5 Mars 2016
March 3, 2016
http://www3.nhk.or.jp/nhkworld/en/news/20160303_29/
The operator of the crippled Fukushima Daiichi nuclear power plant is expected to soon get approval to start underground freezing around its reactors. The measure is aimed at creating a frozen soil wall to cut the amount of groundwater flowing into reactor buildings.
Tokyo Electric Power Company, or TEPCO, hopes to build the wall around the 4 reactors as part of efforts to contain radioactive water, which is increasing daily due to inflowing groundwater.
The construction stage of the project finished in February, with about1,500 of cooling pipes buried.
On Thursday, the Nuclear Regulation Authority basically approved the plan to begin the freezing.
The regulator had raised concern that such a wall could lower the groundwater level around the buildings too much, causing leaks of highly contaminated water there.
In response, TEPCO proposed doing the freezing work in stages, starting at the groundwater's downstream side. If groundwater levels were to fall too steeply, the firm would restore them by stopping the pumping up of groundwater in nearby wells.

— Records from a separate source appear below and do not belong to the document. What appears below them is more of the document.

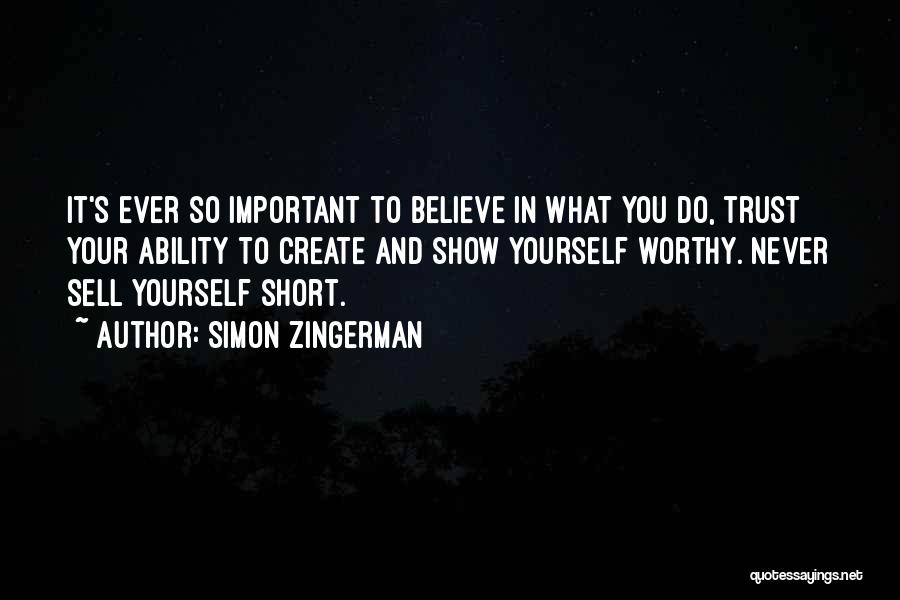 Trust Yourself Inspirational Quotes By Simon Zingerman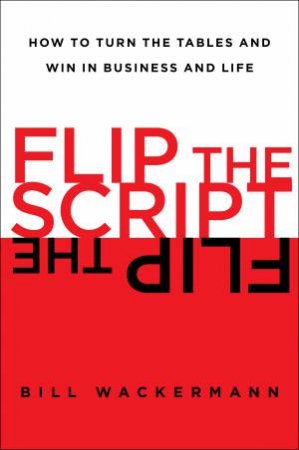 Flip the Script by Bill Wackermann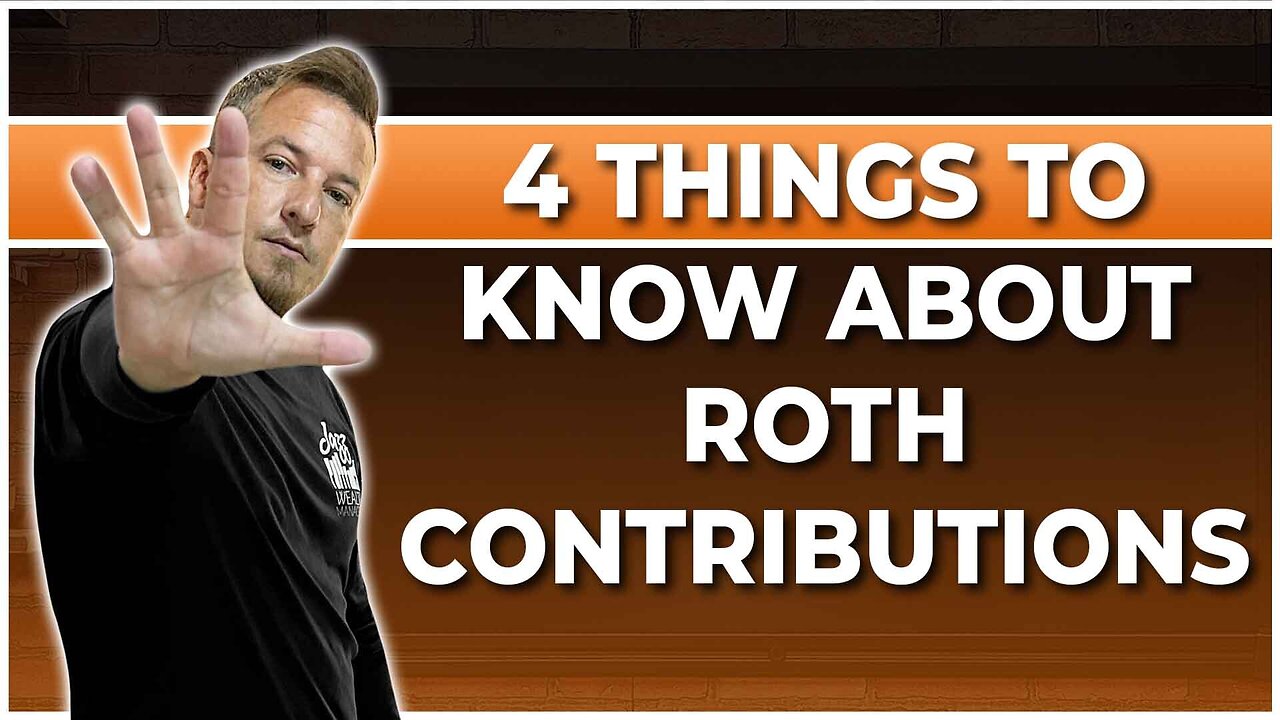 4 Things You MUST Know About Roth IRA Contributions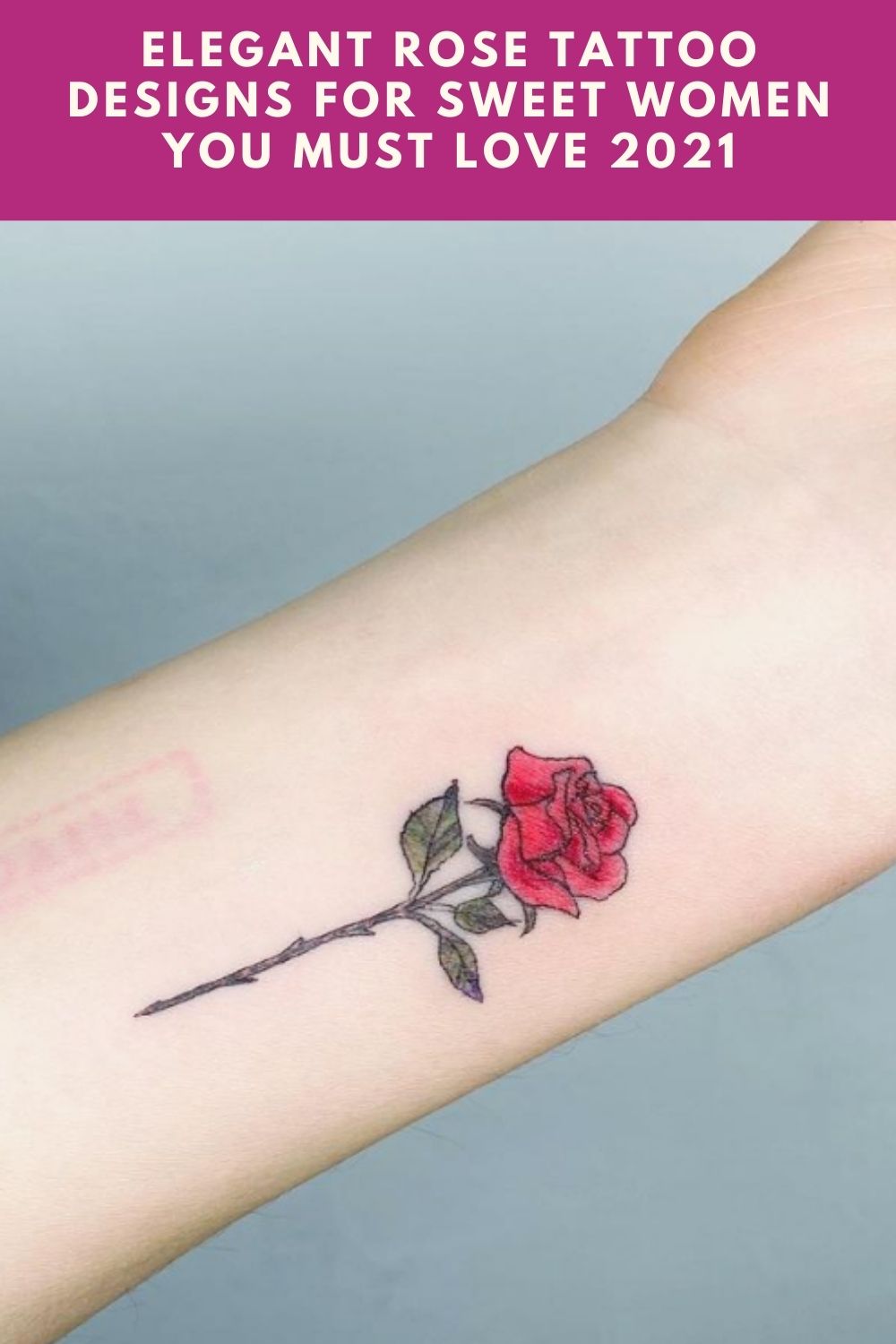 Elegant Rose Tattoo Designs for Sweet Women You Must Love 2021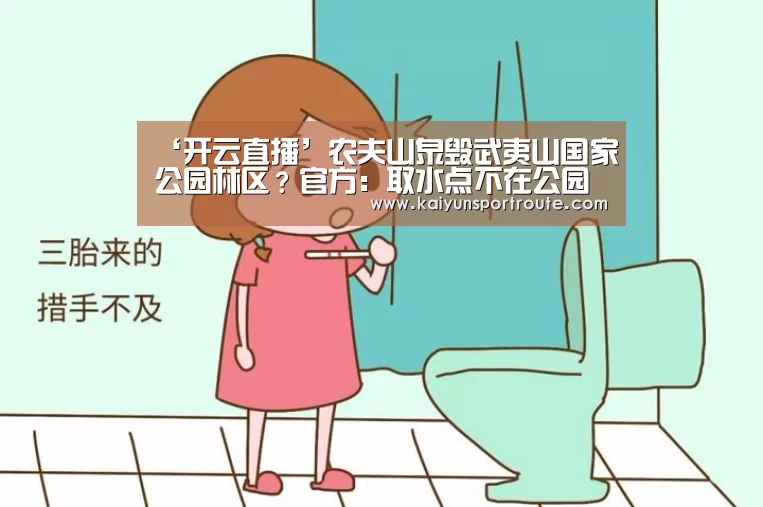 ‘开云直播’农夫山泉毁武夷山国家公园林区?官方:取水点不在公园内(图1) 开云推荐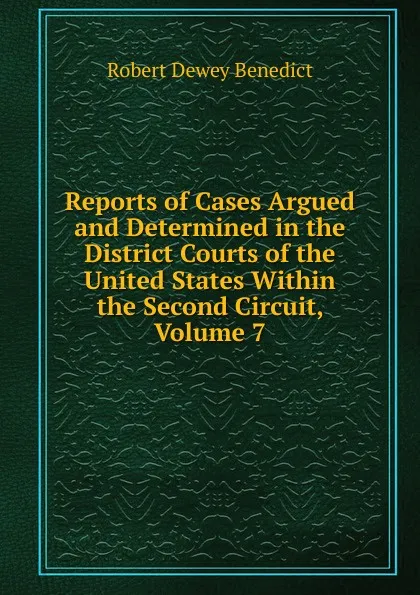 Обложка книги Reports of Cases Argued and Determined in the District Courts of the United States Within the Second Circuit, Volume 7, Robert Dewey Benedict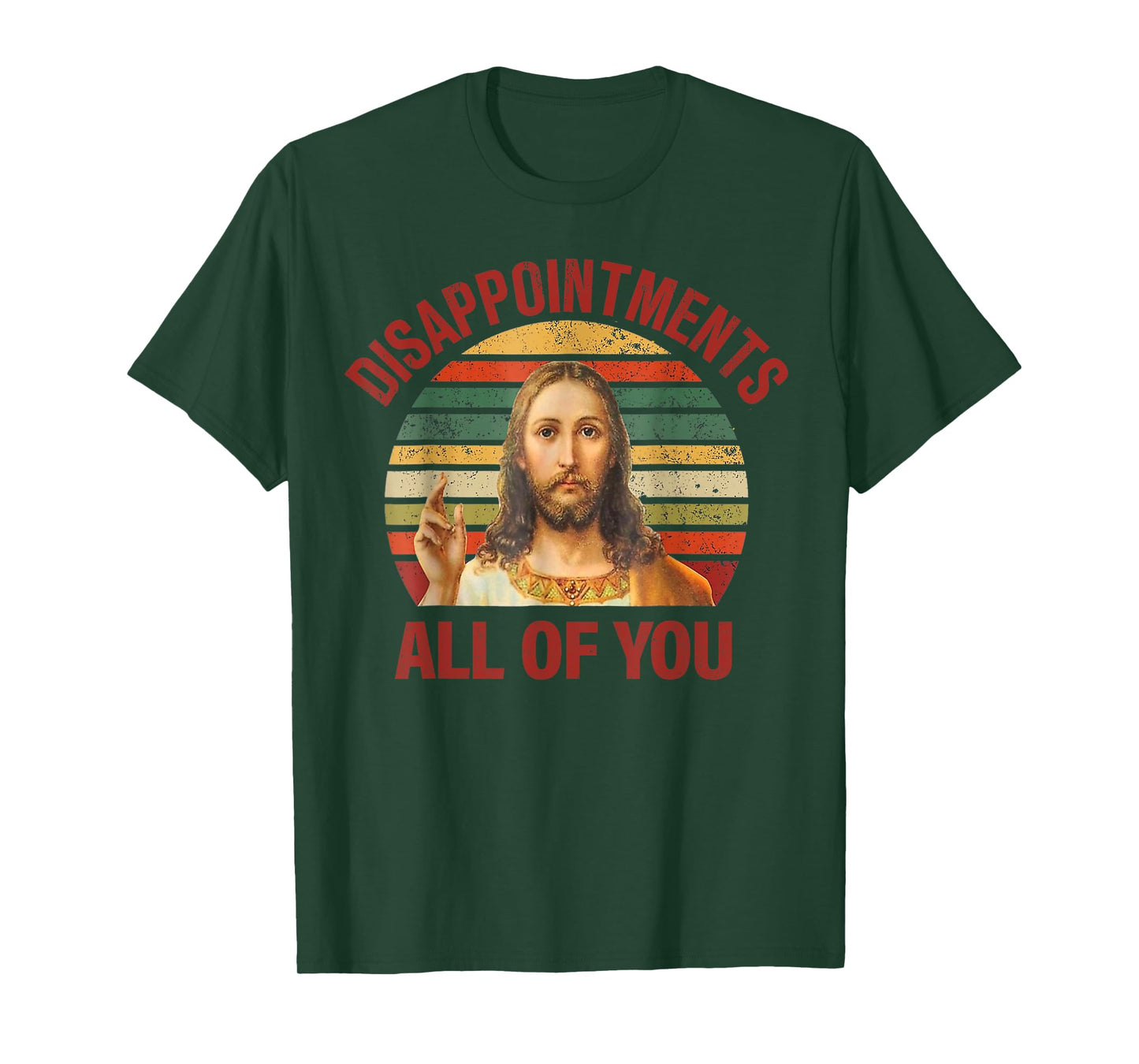 Disappointments Sarcastic All Of You Christian Jesus T-Shirt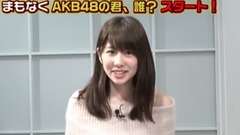 AKB48 - SHOWROOM AKB48の君、誰?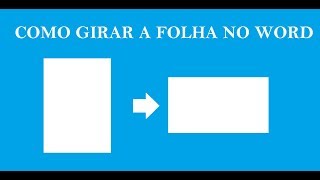 COMO GIRAR A FOLHA NO WORD [upl. by Yorztif731]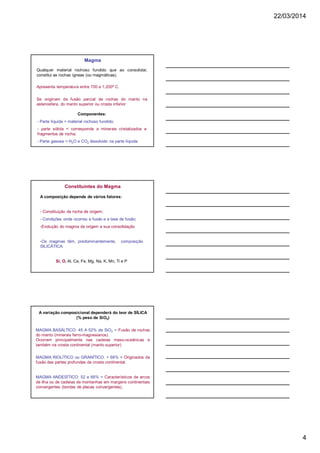 22/03/2014
4
Magma
Qualquer material rochoso fundido que ao consolidar,
constitui as rochas ígneas (ou magmáticas).
Apresenta temperatura entre 700 a 1.200º C.
Se originam da fusão parcial da rochas do manto na
astenosfera, do manto superior ou crosta inferior
Componentes:
- Parte líquida = material rochoso fundido;
- parte sólida = corresponde a minerais cristalizados e
fragmentos de rocha;
- Parte gasosa = H2O e CO2 dissolvido na parte líquida.
Constituintes do Magma
A composição depende de vários fatores:
- Constituição da rocha de origem;
- Condições onde ocorreu a fusão e a taxa de fusão;
-Evolução do magma da origem a sua consolidação
-Os magmas têm, predominantemente, composição
SILICÁTICA:
Si, O, Al, Ca, Fe, Mg, Na, K, Mn, Ti e P
A variação composicional dependerá do teor de SÍLICA
(% peso de SiO2)
MAGMA BASÁLTICO: 45 A 52% de SiO2 = Fusão de rochas
do manto (minerais ferro-magnesianos).
Ocorrem principalmente nas cadeias meso-oceânicas e
também na crosta continental (manto superior)
MAGMA RIOLÍTICO ou GRANÍTICO: > 66% = Originados da
fusão das partes profundas da crosta continental.
MAGMA ANDESÍTICO: 52 e 66% = Característicos de arcos
de ilha ou de cadeias de montanhas em margens continentais
convergentes (bordas de placas convergentes).
 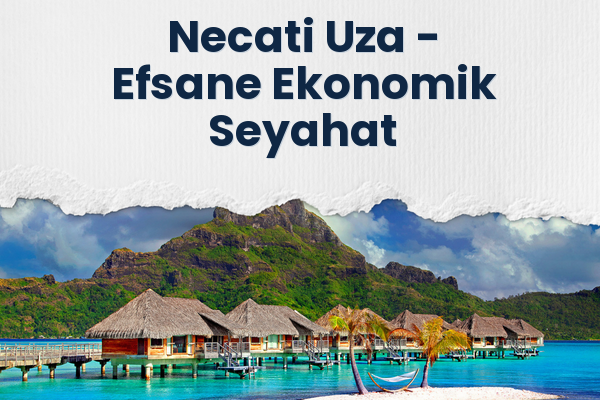 Necati Uza → Efsane Ekonomik Seyahat
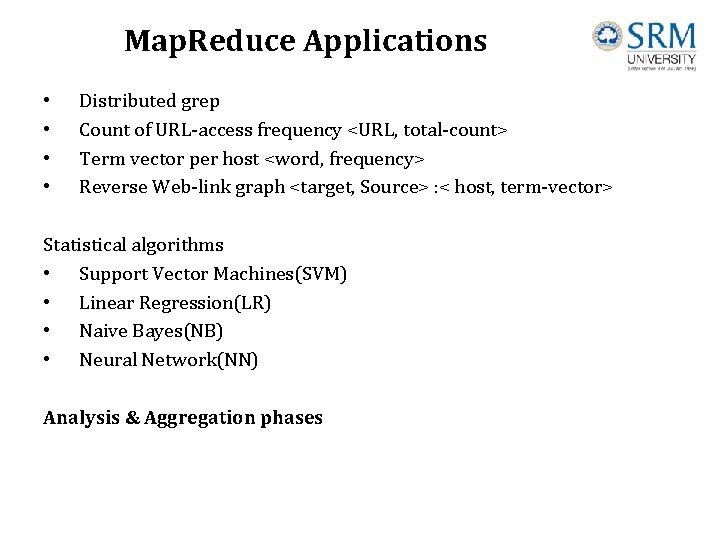 Map. Reduce Applications • • Distributed grep Count of URL-access frequency <URL, total-count> Term Map. Reduce Applications • • Distributed grep Count of URL-access frequency <URL, total-count> Term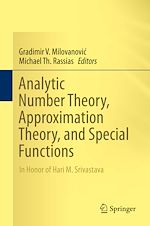 Télécharger le livre :  Analytic Number Theory, Approximation Theory, and Special Functions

The regulator is to give final approval this month if it receives a concrete emergency response plan from the firm and finds no problems.
TEPCO hopes to start the work as soon as possible. The utility expects that once it is done and other measures are taken, the groundwater inflow will be sharply reduced.
But the work could take 8 more months. The firm had planned to finish the wall by the end of March.